Fly Line for $15? MaxCatch WF3F ECO Fly Line Review
Updated: Oct 31, 2021
How much more expensive can fly line get these days? Back when I began fly fishing, I remember premium lines costing around $60 or $70. Well, that seems like a pretty good deal nowadays, as the most premium lines cost well over $100! The big fly line manufacturers certainly offer some more basic or entry-level choices that are far cheaper than that, but for someone like a kid just trying to piece together their first combo, even those "affordable" prices can strain the wallet.

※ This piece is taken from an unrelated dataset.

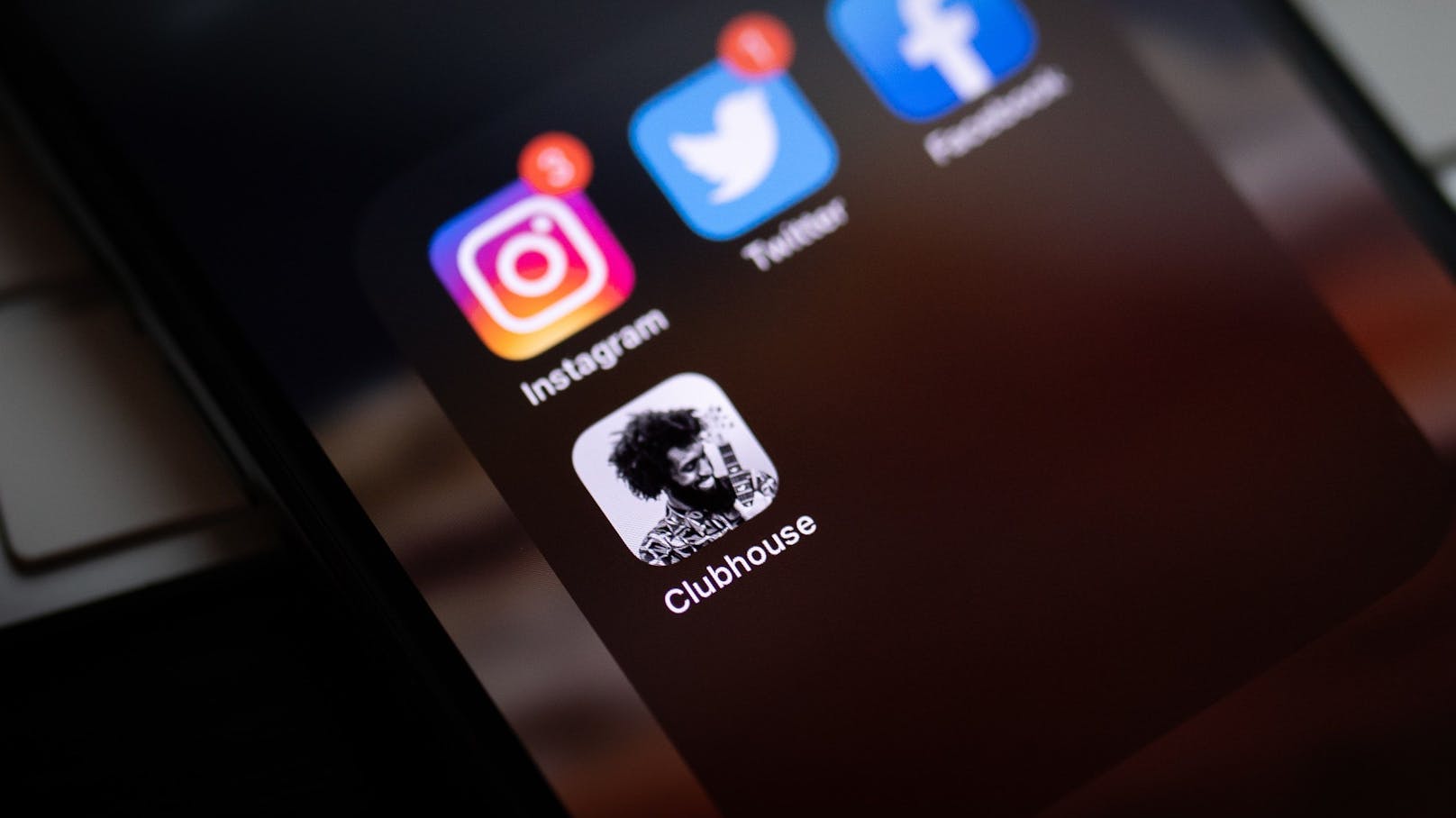 Clubhouse - eine Social Media App, die statt Fotos auf Live-Talks (ohne Video) setzt.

I'm planning on getting a little 3-weight rod at some point to use on local lakes for smaller fish, but I don't want to spend much. After all, this will be kind of a "novelty" setup for me and one I likely won't use super often. I also don't need any kind of insane performance out of it. With this in mind, I hit up good ole Amazon.com to find a cheap fly line that had favorable reviews.....if that actually existed. After searching "fly line" and setting the display filter to show the lowest prices first, I found MaxCatch fly line as one of the first results. I've heard of the brand before and saw this line had a 4 out of 5 star rating based on a fair number of reviews, so I thought I'd give the WF3F line a whirl.
Line Spec: WF3F
Tested Color: Moss Green
Overall Length: 100 feet
Head Length: 45.5 feet
Grain Weight: 100 grains @ 30 feet
Welded Loops: Yes (2)
The first hiccup I encountered was trying to find the line's overall length. The stickers on the front and back of the line box along with the website description say it's 100-feet long, but the chart on the back of the box says it's 90-feet long. Not that it really matters all that much, but I HAD to find which was true. I measured it out with a tape measure and it indeed was 100-feet long.
The second issue was getting the line spooled. It didn't seem to be coiled perfectly, and I had a bit of a tangle when initially removing the line from the pipe cleaners securing the coil and unraveling the line. It only took about five minutes to get that cleaned up, but still a little pain in the butt.
This line is built with a braided PE core and an "improved" PVC coating on top. MaxCatch says it has a 100-grain rating at 30-feet which puts it right on the money for a 3-weight line per AFFTA standards. Just to make sure, I weighed the head and found their rating to be accurate. As shown below, it has a pretty straightforward line profile with a 45.5 foot head length.
During unboxing/spooling, quality seemed fine, as the entire line was smooth, defect-free, and came equipped with two really clean built-in welded loops. The line's Moss Green shade isn't super interesting to look at, but it's always a safe bet for blending-in while still offering decent visibility to the angler. Another curiosity is that the MaxCatch website shows the line only in Moss Green, but Amazon also offers options for Fluorescent Yellow, Teal Blue, Orange, and Pink depending on line weight size chosen. Confused yet?
I'm actually really happy with how this line has performed thus far. It didn't feel especially slick right out of the box, but it has never had any noticeable issues while casting. In fact, it's been downright pleasant to use and I've caught a lot of fish on it. Tight loops are not a problem, casting is smooth with no flutter or other oddities while in the air, and it floats well throughout the whole length. The long head design of the ECO gives it versatility to effectively cast different fly sizes, including little streamers like I've been throwing.
Longevity/durability is by far my biggest question mark with this line, but there's been no problems so far after several trips out with it. Although this has hardly been a long-term test, keep in mind I have ONLY been bank fishing with it, so the line has been dragged over and through things like sand, brush, tall grasses, and a bit of rock. We'll see how long it holds together like new, but so far so good.
Finally, the line handles quite well. I haven't experienced any abnormal issues with memory and associated tangling. Since it's built on a limp braided core, the line is nice and supple and can present a fly delicately if needed.
At the price I paid (about $15 but the MaxCatch website shows it for $10), I'm absolutely satisfied with my ECO WF3F line. Now, if I wanted a line for more serious or demanding fly fishing I'd likely stick with one of the "big" brands, but for occasional and/or light-duty usage, I don't see a problem with saving some coin here. Heck, if this line's longevity exceeds expectations, then maybe I've found a new budget-friendly go-to line. I'll be anxious to see how the line lasts over the long-term, but for now I give it a thumbs up!